Normal distribution with mean 0 and variance: $$\sigma^2 = 1/fan_{avg}$$ Or a uniform distribution between $-r$ and $+r$, with $$r = \sqrt{3/fan_{avg}}$$

Pseudoinverse

Using SVD, we decomposition matrix $X$ into $U \sum V^T$. $$X^+ = V \sum^+ U^T$$ To compute $\sum^+$ the algorithm takes $\sum$ and sets to zero all values smaller than a tiny threshold value, then it replaces all nonzero values with their inverse and finally it transposes the resulting matrix

Initialization

Initialization Activation functions $\sigma^2$ (Normal)
Glorot None, tanh, sigmoid, softmax $1/fan_{avg}$
He ReLU, Leaky ReLU, ELU, GELU, Swish, Mish $2/fan_{in}$
LeCun SELU $1/fan_{in}$

Clustering Algorithms applications

Dimensionality reduction

Once a dataset has been clustered, it is usually possible to measure each instance's affinity with each cluster. Each instances's feature vector x can then be replaces with the vector of its cluster affinities. If there are $k$ clusters, then this vector is k-dimensional. The new vector is typically much lower-dimensional but it can preserve enough information.

Feature engineering

The cluster affinites can often be useful as extra features.

Losses, Optimizers, Activation Functions

We use the "sparse_categorical_crossentropy" loss because we have sparse labels (i.e., for each instance, there is just a target class index, from 0 to 9), and classes are exclusive.
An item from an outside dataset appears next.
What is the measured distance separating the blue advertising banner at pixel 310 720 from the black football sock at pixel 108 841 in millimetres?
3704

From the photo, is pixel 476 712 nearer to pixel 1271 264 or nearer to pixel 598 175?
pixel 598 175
If instead we had one target probability per class for each instance (such as one-hot vectors, e.g., [0, 0, 0, 1, 0, 0, 0, 0, 0, 0] to represent class 3), then we would need to use the "categorical_crossentropy" loss instead.

If we were doing binary classification or multilable binary classification, then we would use the "sigmoid" activation function in the output layer instead of "softmax" activation function, and we would use the "binary_crossentropy" loss.

Running TF Serving in a Docker Container

sh docker pull tensorflow/serving

sh docker run -it --rm -v "/home/raha/Desktop/DNN/my_mnist_model:/models/my_mnist_model" -p 8500:8500 -p 8501:8501 -e MODEL_NAME=my_mnist_model tensorflow/serving

  1. -it: Makes the container interactive and displays the server's output
  2. --rm
  3. -v: Makes the host's my_mnist_model directory available to the container at the path /models/my_mnist_model
  4. -p: The Docker image is configured to use port 8500 to serve the gRPC API and 8501 to serve the REST API by default.
  5. -e: Sets the container's MODEL_NAME environment variable, so TF Serving knows which model to serve. By default, it
  6. will look for models in the /models directory and it will automatically serve the latest version it finds.

Learning rate Scheduling

If you set it slightly too high, it will make progress very quickly at first, but it will end up dancing around the optimum and never really settling down

Power Scheduling

A function of the iteration number, $t: \eta(t) = \eta_0 / (1 + t/s)^c$

Exponential Scheduling

$\eta(t) = \eta_0 0.1^{t/s}$

Piecewise Constant Scheduling

Use a constant learning rate for a number of epochs then a smaller learning rate for another number of epochs

Performance Scheduling

Measure the validation error every N steps and reduce the learning rate by a factor of $\lambda$ when the error stops dropping

Output Layer Activation Function

  1. An MLP may not have any activation function for the output layer, so it's free to output any value, this is generally fine.
  2. If you want to guarantee that the output will always be positive, then you should use the ReLU activation function in the output layer, or the softplus activation function, which is a smooth variant of ReLU.
  3. If you want to guarantee that the predictions will always fall within a given range of values, then you should use the sigmoid function or the hyperbolic tagent and scale the targets to the appropriate range

Loss Function

  1. You usually want mean squared error for regression
  2. If you have a lot of outliers in the training set, you may prefer mean absolute error
  3. You may want to use Huber loss, which is a combination of both

Huber Loss

It is quadratic when the error is smaller than a threshold $\delta$ (typically 1) but linear when the error is larger than $\delta$. The linear part makes it less sensitive to outliers than the mean squared error, and the quadratic part allows it to converge faster and be more precise than the mean absolute error.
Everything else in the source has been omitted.